Tiger Boot Times: Quicksilver vs 8600

Discussion in 'PowerPC Macs' started by tevion5, Mar 23, 2016.

  1. tevion5 macrumors 68000


    Jul 12, 2011
    Having successfully installed Mac OS X 10.4.11 on my 8600/250 (as detailed here: http://forums.macrumors.com/threads/604ev-tiger-and-geekbench.1962898/), I thought it would be fun to compare the speeds at which my 1GHz DP Quicksilver and 250MHz 8600 boot the OS.

    They have the exact same OS, as the 8600 drive is a clone of my Quicksilver so it's totally fair. The slower buses are the biggest downside to the 8600 of course. And of course the enormous difference in CPU power. 840 vs 95 in Geekbench 2!

    However, in terms of HDD's and GPU's and RAM, they are actually fairly equal. At least on the surface.
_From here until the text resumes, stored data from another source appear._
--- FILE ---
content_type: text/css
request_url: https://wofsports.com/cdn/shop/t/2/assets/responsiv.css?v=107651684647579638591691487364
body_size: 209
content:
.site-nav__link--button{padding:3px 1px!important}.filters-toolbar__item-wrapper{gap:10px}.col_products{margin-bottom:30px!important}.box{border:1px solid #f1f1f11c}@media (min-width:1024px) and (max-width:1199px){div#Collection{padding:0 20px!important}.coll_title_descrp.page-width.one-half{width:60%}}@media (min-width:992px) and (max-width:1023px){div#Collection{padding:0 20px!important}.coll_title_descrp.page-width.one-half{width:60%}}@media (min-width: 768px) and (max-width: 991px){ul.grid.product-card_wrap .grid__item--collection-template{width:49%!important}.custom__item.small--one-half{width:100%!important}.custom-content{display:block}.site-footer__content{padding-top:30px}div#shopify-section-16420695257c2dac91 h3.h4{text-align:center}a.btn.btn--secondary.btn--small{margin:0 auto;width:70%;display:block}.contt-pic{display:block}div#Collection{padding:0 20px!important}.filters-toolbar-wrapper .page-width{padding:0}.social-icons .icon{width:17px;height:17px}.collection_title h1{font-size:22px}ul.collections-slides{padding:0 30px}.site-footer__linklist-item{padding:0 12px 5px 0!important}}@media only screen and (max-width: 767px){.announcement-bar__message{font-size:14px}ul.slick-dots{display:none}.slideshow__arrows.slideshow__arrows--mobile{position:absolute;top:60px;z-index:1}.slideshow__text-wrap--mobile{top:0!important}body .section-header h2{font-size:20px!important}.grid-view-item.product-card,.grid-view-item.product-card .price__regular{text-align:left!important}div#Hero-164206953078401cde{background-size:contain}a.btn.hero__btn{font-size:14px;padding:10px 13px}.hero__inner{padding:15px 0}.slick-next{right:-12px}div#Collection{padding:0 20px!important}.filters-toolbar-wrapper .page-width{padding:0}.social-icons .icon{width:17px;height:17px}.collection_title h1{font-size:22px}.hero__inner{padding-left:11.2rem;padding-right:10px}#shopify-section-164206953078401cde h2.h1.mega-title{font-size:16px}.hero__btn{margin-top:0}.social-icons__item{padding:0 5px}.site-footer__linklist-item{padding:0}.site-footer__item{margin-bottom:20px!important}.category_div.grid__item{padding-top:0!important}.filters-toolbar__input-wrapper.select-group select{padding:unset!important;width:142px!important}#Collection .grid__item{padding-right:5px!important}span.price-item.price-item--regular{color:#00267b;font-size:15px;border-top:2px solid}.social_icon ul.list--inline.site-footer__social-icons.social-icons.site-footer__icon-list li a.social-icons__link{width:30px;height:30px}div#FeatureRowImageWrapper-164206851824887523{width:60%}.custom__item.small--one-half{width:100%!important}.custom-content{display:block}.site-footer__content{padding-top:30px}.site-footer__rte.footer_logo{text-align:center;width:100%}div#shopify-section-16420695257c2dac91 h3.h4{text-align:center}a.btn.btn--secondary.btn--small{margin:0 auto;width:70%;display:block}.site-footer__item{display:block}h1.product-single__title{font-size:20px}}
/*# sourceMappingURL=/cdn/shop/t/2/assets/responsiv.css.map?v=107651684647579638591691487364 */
Again those buses and differing memory speeds are a massive factor. Anyway enjoy the little video I made comparing the two!

  2. bunnspecial macrumors 603


    May 3, 2014
    Very nice.

    Yours booted a fair bit faster than either my 8600 or 9600, although no doubt your 1gb of RAM(I need to just bit the bullet on that...) help a lot as well as your faster clock speed vs. both of mine(200mhz).

    On the GPU front, I'm guessing you're probably running a 4MX or Radeon 9000 in your Quicksilver since you say they're comparable(I think my dual 1ghz shipped with a 4mx, although needless to say I'm no longer using it :) ). Although the 9200 in your 8600 is the more powerful GPU of the bunch, bear in mind that it's limited by the PCI bus and you're pushing a decent amount through it with the ATA card and the 9200. Although the 9200 supports Quartz Extreme, it's disabled by default on PCI. There are ways to enable it(@LightBulbFun may have talked you through it) and it does help OS X a lot. The downside, of course, is even more throughput on the PCI bus.

    As much as I love my 8600 and plan on running Leopard on it(with the 800/1mb G4 card), you get a definite advantage in this department with the 9600. Specifically, because the 9600 has two separate PCI buses, you put the GPU on one bus, your ATA card on the other, and spread out some of your other, lower bandwidth expansion cards(like the USB/Firewire card and the 10/100 or 10/100/1000 card we all want to keep things more manageable) and not have to worry as much about congestion.